OPDRACHTEN>
**a)** Beantwoord de volgende vragen met gegevens uit de tekst over het Provençaalse gehucht.
(i) Welke wedstrijd werd er in het café bekeken?
(ii) Hoe groot was het tv-scherm van het etablissement naar eigentijdse normen?
(iii) Wat was de verteller na het uiten van zijn mening weer even?
**b)** Geef bij elke bewering aan of die overeenkomt met de tekst over het Provençaalse gehucht, en citeer de woorden uit de tekst die de doorslag geven.
(i) De verteller vond dat Spanje terecht had gewonnen.
(ii) De mening van de verteller werd in het café gewaardeerd.
(iii) Wie ingeburgerd is in een Provençaals gehucht, hoeft niet meer op zijn woorden te letten.
**c)** Ga verder met de tekst over het Provençaalse gehucht, te beginnen na de laatste zin.

GEGEVEN TEKST>
'''

Zelfs als je een beetje ingeburgerd bent in een Provençaals gehucht moet je toch blijven oppassen. Op je woorden letten. In het café waar we met velen naar de EK-voetbalwedstrijd Frankrijk-Spanje hadden gekiekeboet via het naar eigentijdse normen kleinschalige tv-scherm van het etablissement maakte ik de klassieke fout door nadrukkelijk te betogen dat Les Bleus er weer niks van gebakken hadden en dat Spanje dus terecht had gewonnen. Een ongewenste mening die allerminst op prijs werd gesteld. Ik was weer even de étranger die ook zo nodig iets vond. Bemoeial.

'''

VERZAMELDE GEGEVENS>
'''

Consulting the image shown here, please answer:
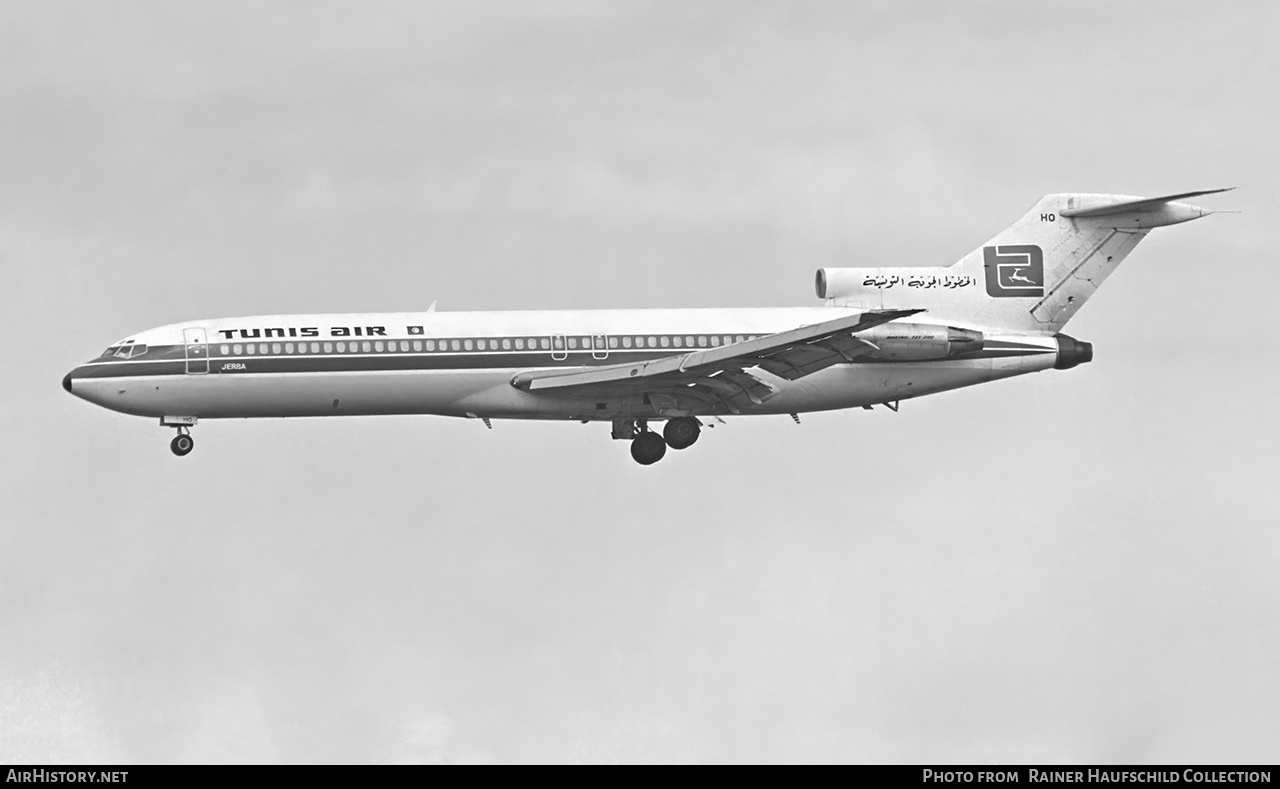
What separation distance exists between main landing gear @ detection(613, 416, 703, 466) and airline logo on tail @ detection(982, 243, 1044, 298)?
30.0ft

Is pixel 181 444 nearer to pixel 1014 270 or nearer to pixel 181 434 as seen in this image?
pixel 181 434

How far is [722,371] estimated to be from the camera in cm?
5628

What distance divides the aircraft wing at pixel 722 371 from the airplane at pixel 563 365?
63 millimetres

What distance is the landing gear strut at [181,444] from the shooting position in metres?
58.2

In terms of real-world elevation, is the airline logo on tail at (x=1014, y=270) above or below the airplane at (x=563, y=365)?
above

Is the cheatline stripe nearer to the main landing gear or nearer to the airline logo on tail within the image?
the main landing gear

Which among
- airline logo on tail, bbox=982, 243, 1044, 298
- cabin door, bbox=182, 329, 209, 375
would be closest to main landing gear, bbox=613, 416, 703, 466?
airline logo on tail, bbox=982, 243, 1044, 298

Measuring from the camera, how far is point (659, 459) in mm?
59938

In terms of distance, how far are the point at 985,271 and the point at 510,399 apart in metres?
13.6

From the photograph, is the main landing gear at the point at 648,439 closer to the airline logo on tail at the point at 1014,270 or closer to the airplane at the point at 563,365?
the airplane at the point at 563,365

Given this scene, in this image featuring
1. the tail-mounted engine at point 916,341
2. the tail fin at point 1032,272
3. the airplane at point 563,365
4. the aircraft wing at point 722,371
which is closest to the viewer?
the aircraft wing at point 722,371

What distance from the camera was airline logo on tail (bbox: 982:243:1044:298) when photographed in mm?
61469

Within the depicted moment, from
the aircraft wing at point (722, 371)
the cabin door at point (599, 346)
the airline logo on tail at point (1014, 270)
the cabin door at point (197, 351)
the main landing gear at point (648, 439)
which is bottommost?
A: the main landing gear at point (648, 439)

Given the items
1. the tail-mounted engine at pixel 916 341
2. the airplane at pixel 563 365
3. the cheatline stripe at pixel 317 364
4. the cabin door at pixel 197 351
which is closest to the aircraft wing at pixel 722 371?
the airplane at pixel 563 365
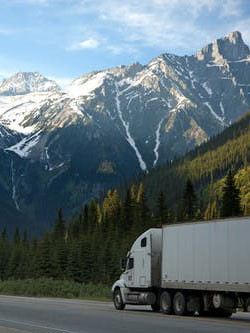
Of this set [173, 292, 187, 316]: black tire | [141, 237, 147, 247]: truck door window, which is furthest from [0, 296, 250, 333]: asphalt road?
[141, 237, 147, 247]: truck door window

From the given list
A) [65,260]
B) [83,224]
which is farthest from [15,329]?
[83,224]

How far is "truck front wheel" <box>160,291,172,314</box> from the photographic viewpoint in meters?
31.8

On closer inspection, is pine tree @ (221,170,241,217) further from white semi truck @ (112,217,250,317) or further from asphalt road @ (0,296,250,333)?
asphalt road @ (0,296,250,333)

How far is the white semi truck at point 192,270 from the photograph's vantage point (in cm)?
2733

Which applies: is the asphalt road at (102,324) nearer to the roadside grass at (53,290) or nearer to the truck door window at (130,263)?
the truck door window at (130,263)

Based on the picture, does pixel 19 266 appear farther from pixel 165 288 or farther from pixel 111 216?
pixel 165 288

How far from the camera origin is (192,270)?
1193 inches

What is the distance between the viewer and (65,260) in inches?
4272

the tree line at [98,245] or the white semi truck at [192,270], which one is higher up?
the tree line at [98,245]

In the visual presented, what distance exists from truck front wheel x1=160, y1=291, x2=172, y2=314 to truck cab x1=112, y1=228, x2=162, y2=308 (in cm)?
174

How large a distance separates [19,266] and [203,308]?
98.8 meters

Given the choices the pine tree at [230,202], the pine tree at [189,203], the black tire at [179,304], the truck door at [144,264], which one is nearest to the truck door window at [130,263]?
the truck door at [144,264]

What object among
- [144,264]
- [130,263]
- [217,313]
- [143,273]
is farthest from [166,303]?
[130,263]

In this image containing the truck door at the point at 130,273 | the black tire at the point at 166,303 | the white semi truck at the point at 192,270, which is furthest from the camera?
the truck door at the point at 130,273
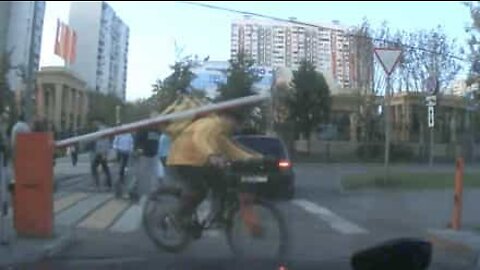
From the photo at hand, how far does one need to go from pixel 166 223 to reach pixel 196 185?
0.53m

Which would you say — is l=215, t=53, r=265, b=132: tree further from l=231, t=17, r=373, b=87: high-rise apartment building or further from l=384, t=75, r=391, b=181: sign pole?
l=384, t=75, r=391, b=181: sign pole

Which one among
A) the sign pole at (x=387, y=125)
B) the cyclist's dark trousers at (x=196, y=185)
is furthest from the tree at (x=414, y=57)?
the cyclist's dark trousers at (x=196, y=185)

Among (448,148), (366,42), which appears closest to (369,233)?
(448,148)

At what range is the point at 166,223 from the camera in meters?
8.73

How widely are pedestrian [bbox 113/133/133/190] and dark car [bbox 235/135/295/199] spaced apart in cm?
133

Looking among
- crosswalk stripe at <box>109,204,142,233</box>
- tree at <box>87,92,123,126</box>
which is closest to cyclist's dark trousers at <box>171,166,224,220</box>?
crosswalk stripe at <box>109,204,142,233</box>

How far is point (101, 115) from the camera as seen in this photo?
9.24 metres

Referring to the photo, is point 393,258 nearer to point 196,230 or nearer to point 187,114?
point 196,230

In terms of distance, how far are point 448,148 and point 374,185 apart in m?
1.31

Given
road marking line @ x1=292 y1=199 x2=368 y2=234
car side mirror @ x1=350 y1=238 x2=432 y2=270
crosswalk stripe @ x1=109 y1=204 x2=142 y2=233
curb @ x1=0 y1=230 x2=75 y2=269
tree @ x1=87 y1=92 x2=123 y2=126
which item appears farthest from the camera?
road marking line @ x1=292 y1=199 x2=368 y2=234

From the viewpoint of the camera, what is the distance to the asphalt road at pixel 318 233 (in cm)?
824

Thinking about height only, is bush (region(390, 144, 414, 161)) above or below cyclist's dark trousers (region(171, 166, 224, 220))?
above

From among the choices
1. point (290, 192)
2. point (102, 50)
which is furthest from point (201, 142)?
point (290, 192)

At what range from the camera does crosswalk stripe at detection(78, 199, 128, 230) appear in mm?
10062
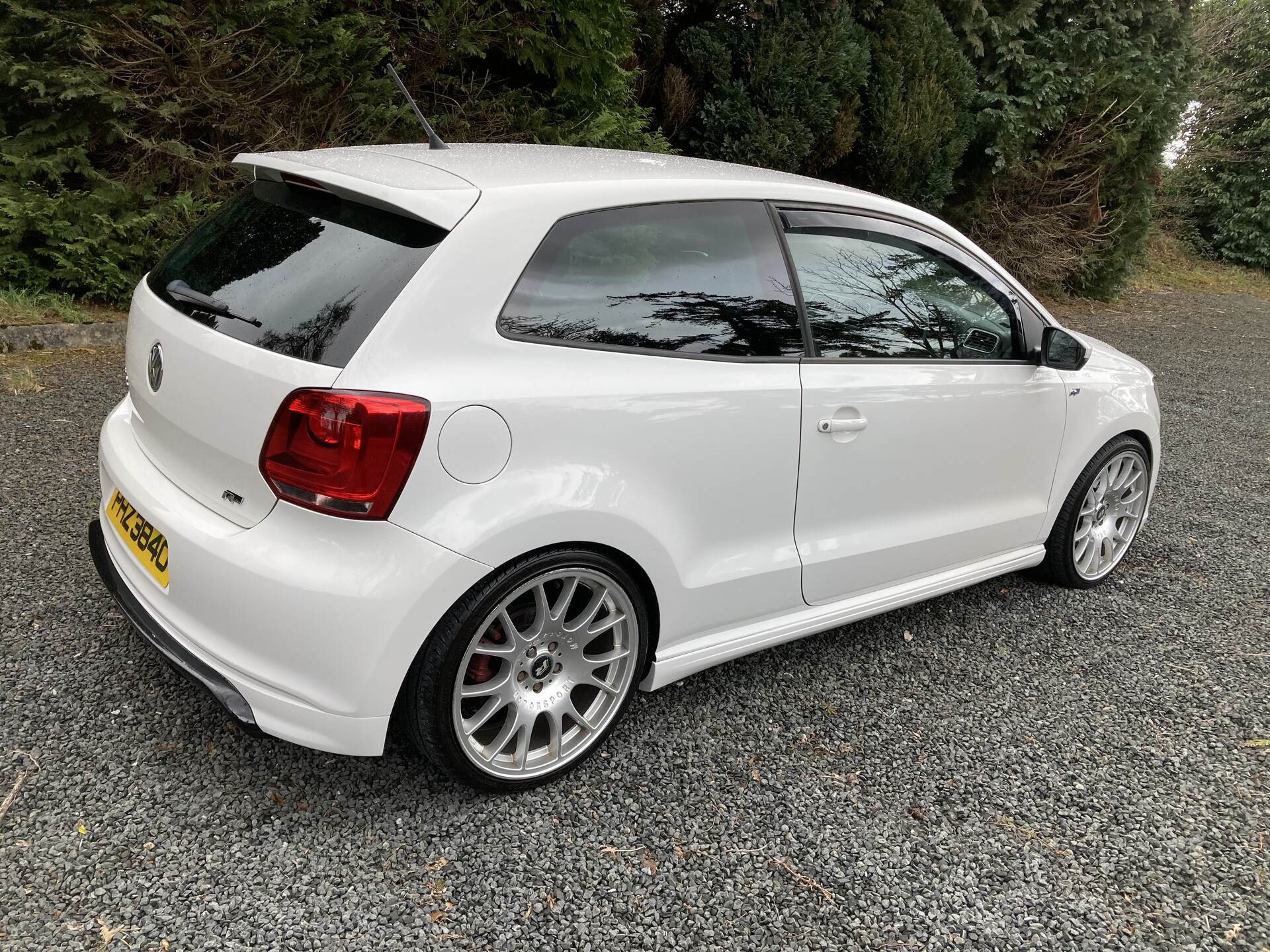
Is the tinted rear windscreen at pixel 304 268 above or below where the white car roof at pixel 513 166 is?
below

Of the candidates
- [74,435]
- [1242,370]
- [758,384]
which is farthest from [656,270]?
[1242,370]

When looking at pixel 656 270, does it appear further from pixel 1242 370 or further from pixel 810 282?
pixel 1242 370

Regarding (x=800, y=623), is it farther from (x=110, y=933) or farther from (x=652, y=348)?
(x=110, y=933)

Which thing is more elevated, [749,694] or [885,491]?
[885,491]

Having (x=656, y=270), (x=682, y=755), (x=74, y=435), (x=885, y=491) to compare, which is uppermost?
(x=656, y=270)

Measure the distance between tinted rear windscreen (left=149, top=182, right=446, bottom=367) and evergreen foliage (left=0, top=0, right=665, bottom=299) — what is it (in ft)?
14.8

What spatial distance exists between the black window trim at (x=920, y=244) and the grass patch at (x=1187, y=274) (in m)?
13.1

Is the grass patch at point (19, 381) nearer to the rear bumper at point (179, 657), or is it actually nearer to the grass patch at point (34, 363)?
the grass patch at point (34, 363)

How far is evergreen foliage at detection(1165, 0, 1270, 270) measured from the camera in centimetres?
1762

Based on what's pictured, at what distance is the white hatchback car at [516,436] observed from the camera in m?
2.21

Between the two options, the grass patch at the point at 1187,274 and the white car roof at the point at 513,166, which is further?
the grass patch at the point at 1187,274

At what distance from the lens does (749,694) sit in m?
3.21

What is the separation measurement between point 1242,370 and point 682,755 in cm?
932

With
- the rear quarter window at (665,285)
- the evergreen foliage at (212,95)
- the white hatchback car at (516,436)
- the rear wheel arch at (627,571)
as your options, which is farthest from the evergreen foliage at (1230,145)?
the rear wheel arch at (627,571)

'''

ANTWOORDEN>
**a)**
(i) De EK-voetbalwedstrijd Frankrijk-Spanje.
(ii) Kleinschalig.
(iii) De étranger die ook zo nodig iets vond, een bemoeial.

**b)**
(i) Ja: "dat Spanje dus terecht had gewonnen"
(ii) Nee: "Een ongewenste mening die allerminst op prijs werd gesteld."
(iii) Nee: "moet je toch blijven oppassen. Op je woorden letten."

**c)**
Een paar dagen later hoorde ik nog op weg van de parking annex boulodrôme naar het café-terras voor het dagelijks apéro rond midi met mijn vriend Francies, de aannemer, de Brulboei al tekeer gaan. Explosief gevaar, zou ik ’m in beschaafd Nederlands een opgewonden standje noemen, dan is dat een belediging in het kwadraat. ’t Ging natuurlijk over de 2e ronde van de parlementsverkiezingen, nota bene verloren door zijn heldin Marine Le Pen. Had hij niet ooit haar vader nog een warme hand gegeven? Hij begon een referaat over verkiezingsfraude, hij was er al bang voor geweest.
Francies en ik trokken ons hoofdschuddend terug aan ons eigen tafeltje en bestelden vanwege de hitte maar meteen een hele pichet rosé, plus een emmertje ijsklontjes. Zo’n combinatie heet dan een piscine en dat is tegen het evangelie van de Provençaalse rosé-theologen, een van hun veel meer dan 10 geboden is: nooit ijs in je glas. Maar het was echt warm, het terras druk beklant, de nieuw serveerster uit het nabuurdorp ging zichtbaar gebukt onder wat heden ten dage op kantoren en zo als de slopende ziekte burnout serieus wordt genomen.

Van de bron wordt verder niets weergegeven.